Introduction
This article outlines the responsibilities and requirements for an entry-level data analytics role in detail. It covers the end-to-end analytical workflow — from collecting, cleaning, and preprocessing raw data to exploratory data analysis, visualization, dashboard support, and basic statistical analysis — and describes the tools, technical skills, and collaborative abilities expected of candidates. The article also highlights expectations around documentation, data quality improvement, and participation in product-focused brainstorming.
Core Responsibilities and Analytical Workflow
The role centers on managing raw data through a structured workflow and delivering actionable insights. Key tasks follow a logical sequence from data acquisition to communication of findings:
- Collect, clean, and preprocess raw data from multiple sources: gather datasets, remove inconsistencies, and transform data into analysis-ready formats to ensure accuracy.
- Perform exploratory data analysis (EDA): use tools such as Python, Excel, SQL, or BI dashboards to profile data, discover distributions, and surface initial patterns that guide deeper analysis.
- Generate data visualizations: create clear charts and visuals to communicate insights and highlight trends, anomalies, and patterns discovered during EDA.
- Execute basic statistical analysis: apply fundamental concepts (mean, median, correlation, regression) to quantify relationships and support hypotheses.
- Support reporting and summaries: assist senior analysts in building dashboards and reports, and prepare weekly/monthly data summaries tailored for business teams to inform decisions.
- Maintain documentation and improve data quality: keep records of data sources and transformations, and contribute to processes that enhance data reliability over time.
- Participate in product brainstorming: collaborate in ideation sessions to propose data-driven product improvements based on identified insights and patterns.
Required Skills, Tools, and Cross-Functional Collaboration
Effective execution of responsibilities depends on a combination of technical abilities, domain knowledge, and interpersonal skills. The expected competencies include:
- Technical tools and languages: basic SQL for querying databases; familiarity with Python (Pandas, NumPy, Matplotlib/Seaborn) or R for data manipulation and EDA; strong Excel/Google Sheets skills (pivot tables, formulas, charts).
- Visualization and BI: knowledge of Power BI, Tableau, or Looker is a plus for building dashboards and communicating insights to stakeholders.
- Statistical understanding: grasp of basic concepts such as mean, median, correlation, and regression to support analysis and interpretation.

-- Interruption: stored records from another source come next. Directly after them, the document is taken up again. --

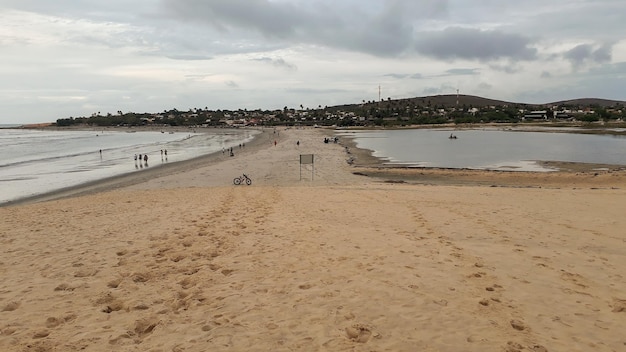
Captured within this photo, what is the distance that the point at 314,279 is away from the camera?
6309 mm

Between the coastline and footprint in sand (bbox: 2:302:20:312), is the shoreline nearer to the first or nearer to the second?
the coastline

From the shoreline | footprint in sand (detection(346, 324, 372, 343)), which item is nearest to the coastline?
the shoreline

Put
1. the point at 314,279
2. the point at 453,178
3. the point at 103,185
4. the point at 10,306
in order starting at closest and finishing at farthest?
the point at 10,306, the point at 314,279, the point at 103,185, the point at 453,178

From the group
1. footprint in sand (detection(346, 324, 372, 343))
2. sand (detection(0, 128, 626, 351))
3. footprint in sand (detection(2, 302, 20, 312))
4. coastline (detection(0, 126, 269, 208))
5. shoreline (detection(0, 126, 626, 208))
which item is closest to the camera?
footprint in sand (detection(346, 324, 372, 343))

- Analytical capabilities: ability to clean, transform, and analyze datasets, identify trends/anomalies/patterns, and execute basic statistical tests for ongoing projects.
- Collaboration and communication: strong problem-solving, logical thinking, presentation skills, and the ability to work with product, engineering, and marketing teams to meet analytics needs.
- Professional habits and growth: attention to detail and data accuracy, curiosity and willingness to learn new tools and techniques, familiarity with A/B testing, predictive analytics or ML basics, and experience with Git/GitHub. Educational pathways include BE/B.Tech, BSc, BBA, MBA, BCA, MCA or related degrees; coursework or certifications in data analytics, data science, or statistics are advantageous.
Conclusion
In summary, this role combines practical data work — collecting, cleaning, analyzing, visualizing, and documenting — with collaborative responsibilities supporting product, engineering, and marketing teams. Candidates should demonstrate core technical skills (SQL, Python/R, Excel, visualization tools), basic statistics, attention to detail, communication, and a learning mindset. Meeting these responsibilities and requirements prepares one to contribute effectively to data-driven decision-making.